A Note on Specialized AI Hardware (e.g., DGX Spark)

While users may encounter new desktop systems like the NVIDIA DGX Spark (powered by the GB10 Superchip) marketed with high “PetaFLOP” performance, these systems are not recommended for M-Star CFD. This hardware is highly optimized for low-precision AI inference (e.g., FP4) and not the single-precision (FP32) floating-point compute that is critical for CFD simulations.

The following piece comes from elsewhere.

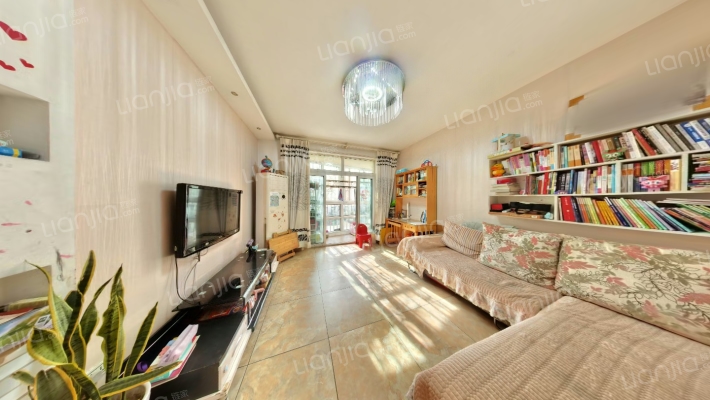 天伦琥珀名城二手房实景图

The GB10’s actual FP32 compute is only ~31 TFlops—comparable to a consumer-grade RTX 5070—and its unified memory architecture, while large, offers exceptionally low memory bandwidth (under 300 GB/s). M-Star workloads are often memory-bound and require high TFlops for good performance- the DGX Spark may be poor price-performance choice that would create a significant computational bottleneck.

CPU¶

M-Star CFD is not a CPU-bound process. This selection is left to the user.

System Memory¶

We recommend 1.5–2x the amount of total GPU memory in the machine. For example if you have two GPUs with 48GB of memory each, you would multiply that by two and get 96GB for the system memory. ECC memory should be preferred for shared workstations and server class hardware.

Disk Storage¶

The requirements for disk storage can vary wildly depending on how a simulation is configured. A good starting point is to have 1–2TB of working storage for M-Star. This should be fast storage, preferably local SSD-based storage to optimize the write speed of large output files.